December is National Safe Toys and Gifts Month

As we all know the holiday season is just around the corner and for some of us this means shopping for the kids, we all like to see the kids happy at this time of year.

The CPSC (Consumer Product Safety Commission) is recommending the following safety tips while we shop for the kids.

Under 3 years old

  • Children under 3 tend to put everything in their mouths. Avoid buying toys intended for older children that may have small parts that pose a choking danger.
  • Never let children of any age play with deflated or broken balloons because of the choking danger.
  • Avoid marbles, balls and games with balls that have a diameter of 1.75 inches or less. These products also pose a choking hazard to young children.
  • Children at this age pull, prod and twist toys. Look for toys that are well-made with tightly secured eyes, noses and other parts.
  • Avoid toys that have sharp edges and points.

Ages 3 to 5

  • Avoid toys that are constructed with thin, brittle plastic that might easily break into small pieces or leave jagged edges.
  • Look for household art materials, including crayons and paint sets, marked with the designation "ASTM D-4236." This means the product has been reviewed for chronic health hazards and, if necessary, the product has been labeled with cautionary information.
  • Teach older children to keep their toys away from their younger brothers and sisters.

Ages 6-12

  • For all children, adults should check toys periodically for breakage and potential hazards. Damaged or dangerous toys should be repaired or thrown away.
  • If buying a toy gun, be sure the barrel, or the entire gun, is brightly colored so that it's not mistaken for a real gun.
  • If you buy a bicycle for any age child, buy a helmet, too, and make sure the child wears it. • Teach all children to put toys away when they're finished playing so they don't trip over them or fall on them.

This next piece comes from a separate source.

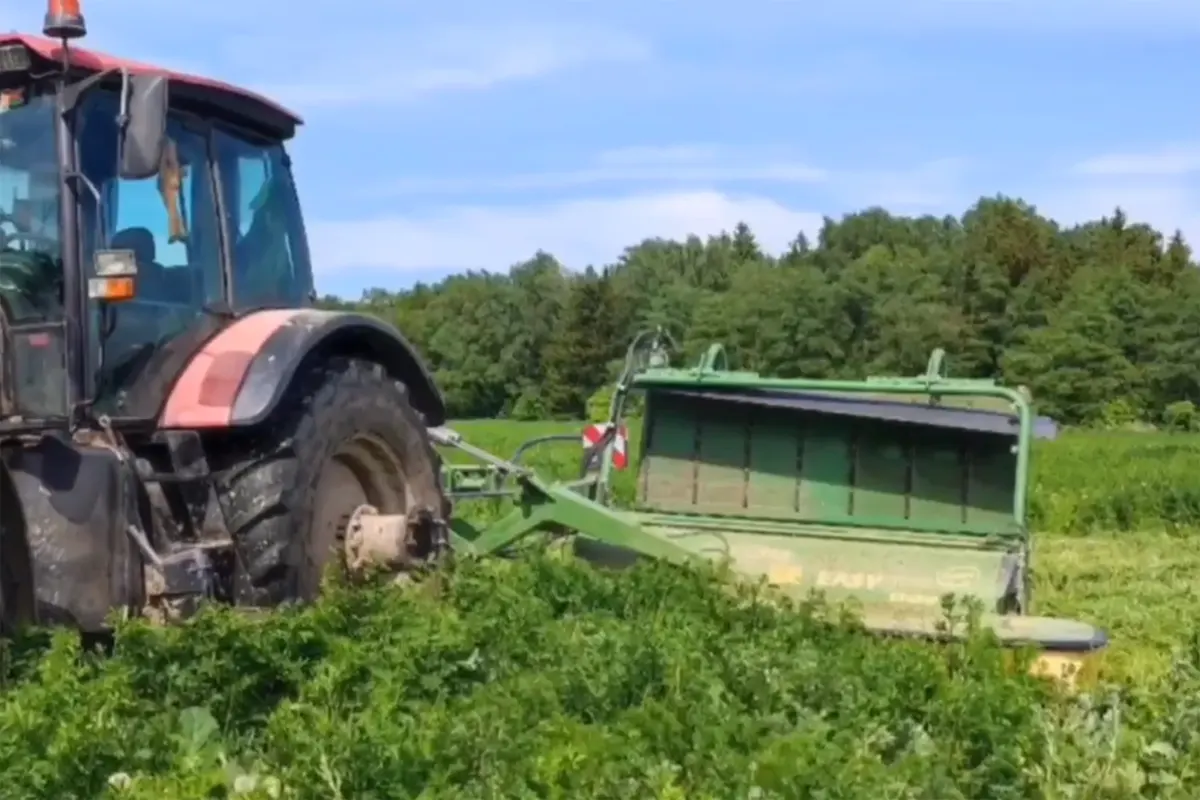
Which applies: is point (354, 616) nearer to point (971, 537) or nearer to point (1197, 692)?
point (1197, 692)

It is also important to read all labels carefully. The CPSC requires toy manufacturers to meet stringent safety standards and to label certain toys that could be a hazard for younger children.

Look for labels that give age recommendations and use that information as a guide. Labels on toys that state "not recommended for children under 3 … contains small parts," are labeled that way because they may pose a choking hazard to children under 3. Toys should be developmentally appropriate to suit the skills, abilities and interests of the child.